Muchos autores han escrito sobre el tema y entre ellos me incluyo cuando en el mes de diciembre del 2019 publiqué en este espacio varios artículos en donde la idea principal era la muerte. La pregunta que surge es: ¿cuál es el motivo de insistir en conocer la incidencia del fenómeno de la muerte en la vida de las personas, en especial en esta época de pandemia?
Para entender esta nueva perspectiva hay que hacer alusión al momento de pensar el cómo será que no se mata, es decir, dejar a la naturaleza la influencia para continuar residiendo en este plano existencial, y en especial cuando hay un efecto devastador como lo es el COVID-19, un virus que salió quién sabe dónde, que ataca a todo tipo de personas, niños, mayores y ancianos, a toda la población sin comprender la razón de la escogencia de este grupo de individuos. Se vuelve incomprensible el entender por qué unos se contagian y otros no, unos son solo portadores y otros transmisores, unos viven y otros mueren, se presenta entonces una paradoja acerca de las circunstancias en que se enfrenta este fenómeno.
Sin embargo, hay que interpretar a Nietzsche, Cioran y Borges, quienes frente a la muerte dejaron su concepto muy claro dentro de la angustia existencial del ser humano, cuando ve partir a un ser querido al que no puede despedir y adoptar principios de fe, cuando se le dice que ese cuerpo corresponde a su pariente, al que no puede ver por última vez y mucho menos hacer un entierro digno de acuerdo a las creencias de cada uno; porque en su gran mayoría se elude a la muerte por no superar la conciencia contraria a la vida, o el por qué prolongar los sufrimientos de quienes padecen una enfermedad incomprensible y lo más triste incurable frente a la evolución de la ciencia y su tecnología.

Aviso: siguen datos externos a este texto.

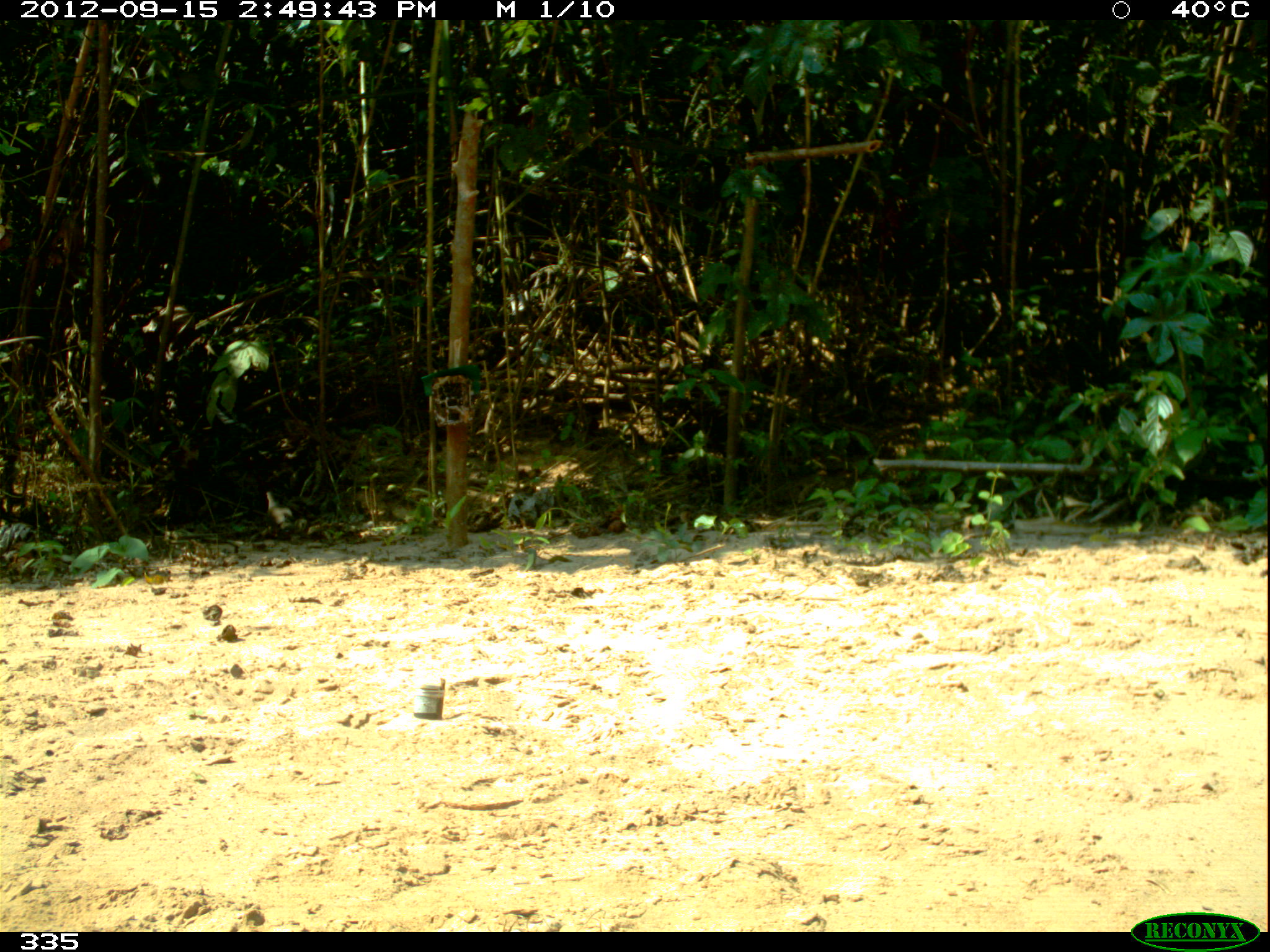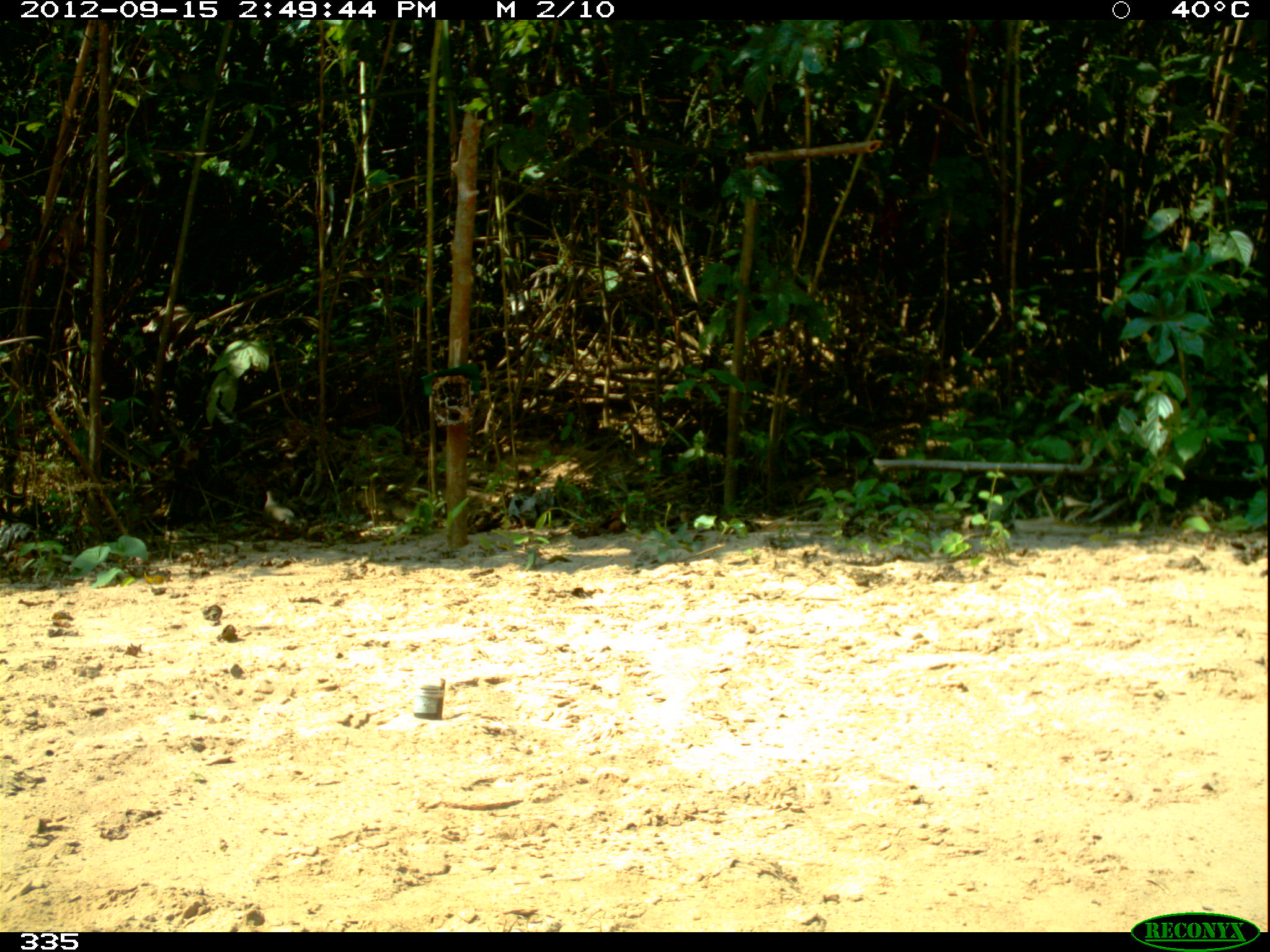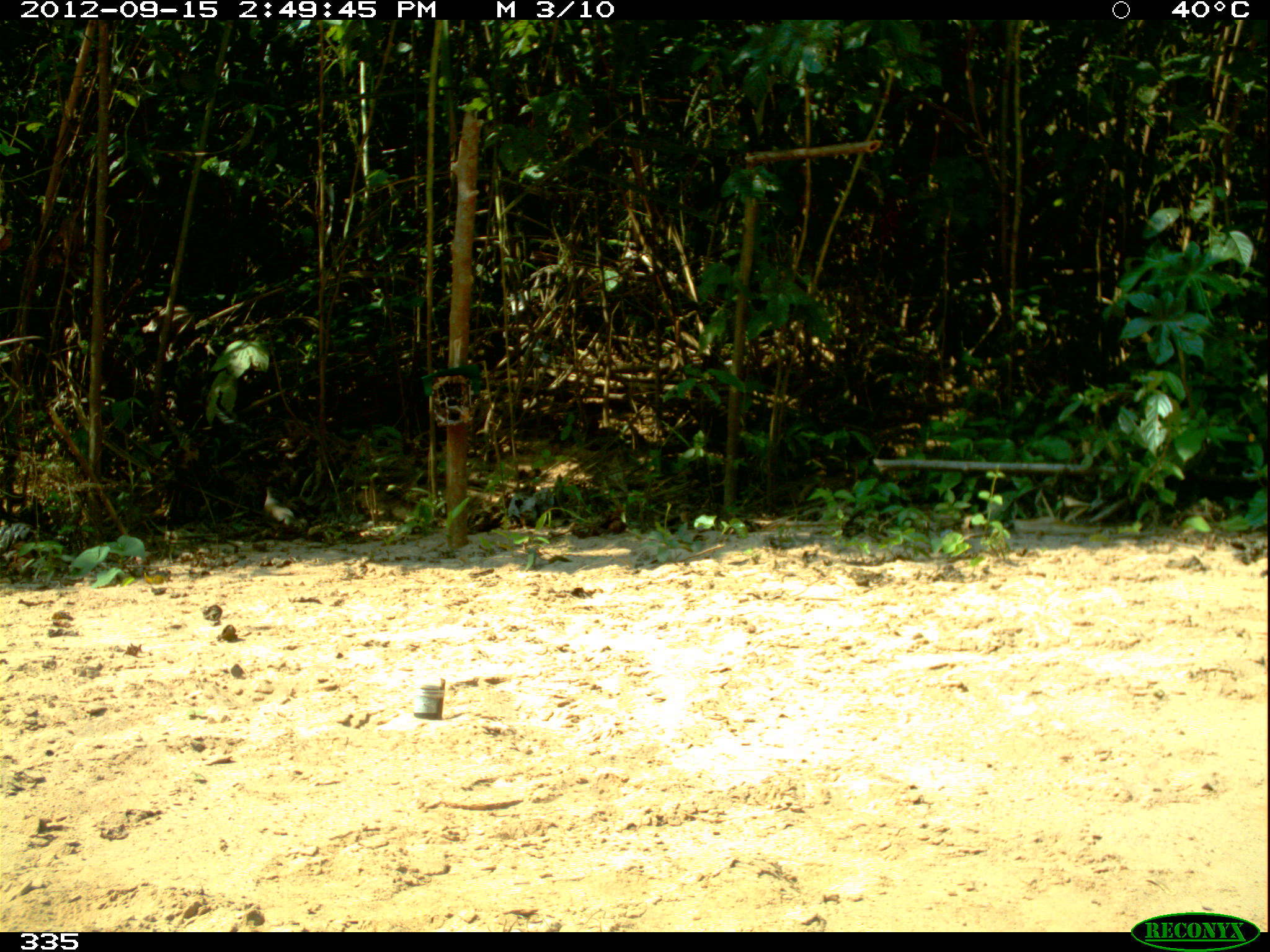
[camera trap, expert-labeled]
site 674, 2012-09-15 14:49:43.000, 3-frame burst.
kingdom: Animalia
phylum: Chordata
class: Aves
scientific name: Aves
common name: bird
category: unknown bird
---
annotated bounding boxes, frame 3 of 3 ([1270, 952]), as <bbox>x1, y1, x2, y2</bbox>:
unknown bird: <bbox>261, 485, 295, 541</bbox>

El sentido de vida es evaluado por quien padece este despedir del plano existencial a uno muy superior, el espiritual, esto es, permaneció en un estado de no-suicidio. Es la angustia de dejar ir a ese ser al que se quiere, al que se agradece e incluso al que se le debe, y no poder pagar de alguna forma en sus últimos momentos, para satisfacer sus necesidades mortales cuando van acercándose a esa luz que nadie ve, pero que se sabe que existe, hasta cuando se apaga con el último aliento.
Vivimos segados por la razón occidental acerca del concepto de muerte, de su suicidio ante la pandemia que no tiene vueltas atrás, en donde las políticas de salud han dejado mucho que desear y mucho que criticar, pues los sistemas de salud han colapsado en muchas ciudades, no hay camas como tampoco ataúdes para enterrar a quien dejan esta vida, sin despedirse y con la duda que ese cuerpo si corresponda a quien tiene su identidad. Habría que ser un librepensador para aceptar que el cuerpo o cadáver que entregan de quien ha muerto como consecuencia del coronavirus e igualmente dejar partir sin mucha pompa y sin el lleno de sus sentimientos religiosos, es decir, aceptamos el alma desahuciada con el estigma de la indagación continua pero también con las gracias al creador que no permitió que ese ser siguiera sufriendo; ese sufrimiento derrotado por la inexperiencia de la ciencia, del trasbordo tecnológico y la falta de precaución, pues nos dimos a la tarea de solucionar el problema tal vez más tarde que otros, nos quedamos derrotados en búsqueda de un sentido o mejor a la valía del ser humano, para comprender si ese fallecimiento es una alternativa al no haber logrado precisamente los objetivos existenciales, ese acontecer que va pasando por la vida, sin bifurcaciones ni singularidades limitando a esa clarividencia capaz de identificar el horizonte.
Parecen pensamientos e ideas muy profundas pero no lo son, y mucho menos fáciles de digerir en este momento, en donde la incertidumbre está ganando al entendimiento, en donde la profecía se cumple nuevamente a un paso de hace cien años, donde ocurrió algo similar con consecuencias casi que iguales en todos los sentidos, políticos económicos, educativos y en temas de salud; pero qué hacer para sobrevivir, aferrarnos a la realidad a eso que nos tocó vivir, a esa forma de aceptar lo que sucede dentro de esa incertidumbre, sin férreos elementos que sostengan el miedo y el temor, solo queda confiar en el otro y asegurarnos de salir de esta con nuevas fuerzas a los deseos que desde nuestro interior nos dictan la lógica y la razón. Valga decir, entender al hombre desde dentro, de sus propios valores, y también reconstruirnos como individuos.